→ Stated exercise
Retype the records below word for word, omitting the pictures from your copy.

→ Raw records

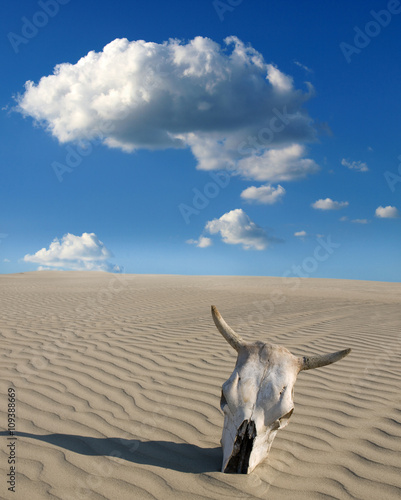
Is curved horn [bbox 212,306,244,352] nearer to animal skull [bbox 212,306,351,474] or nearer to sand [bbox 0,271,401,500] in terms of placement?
animal skull [bbox 212,306,351,474]

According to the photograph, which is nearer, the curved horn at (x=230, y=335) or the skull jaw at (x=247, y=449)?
the skull jaw at (x=247, y=449)

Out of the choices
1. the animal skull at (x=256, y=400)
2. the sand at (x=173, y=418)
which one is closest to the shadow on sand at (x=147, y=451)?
the sand at (x=173, y=418)

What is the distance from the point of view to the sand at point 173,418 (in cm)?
277

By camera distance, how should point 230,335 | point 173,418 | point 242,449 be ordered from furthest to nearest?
point 173,418 < point 230,335 < point 242,449

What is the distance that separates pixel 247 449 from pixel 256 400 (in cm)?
37

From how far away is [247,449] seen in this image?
251 cm

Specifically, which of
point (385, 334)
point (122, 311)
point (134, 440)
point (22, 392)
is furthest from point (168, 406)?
point (122, 311)

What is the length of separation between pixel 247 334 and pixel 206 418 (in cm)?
415

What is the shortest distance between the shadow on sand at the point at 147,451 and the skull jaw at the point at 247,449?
233mm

→ Solution
Is curved horn [bbox 212,306,244,352] nearer to animal skull [bbox 212,306,351,474] or nearer to sand [bbox 0,271,401,500] in terms of placement?
animal skull [bbox 212,306,351,474]

According to the photograph, which is nearer, the curved horn at (x=230, y=335) or the skull jaw at (x=247, y=449)?
the skull jaw at (x=247, y=449)

Out of the choices
1. the animal skull at (x=256, y=400)
2. the sand at (x=173, y=418)
which one is closest to the shadow on sand at (x=147, y=451)?
the sand at (x=173, y=418)

What is the distance from the point of view to the sand at point 173,418 (in cm)?
277

By camera distance, how should point 230,335 | point 173,418 | point 242,449 be ordered from furthest to nearest?
point 173,418 < point 230,335 < point 242,449

What is the distance that separates pixel 247 449 from pixel 256 400 (in cm)?
37

From how far away is [247,449] seen in this image?
251 cm

Specifically, which of
point (385, 334)
point (122, 311)
point (134, 440)
point (22, 392)
is furthest from point (168, 406)?
point (122, 311)

What is the length of separation between pixel 247 334 and pixel 206 418 (in cm)?
415

What is the shortest distance between the shadow on sand at the point at 147,451 and the skull jaw at the point at 247,449?
233mm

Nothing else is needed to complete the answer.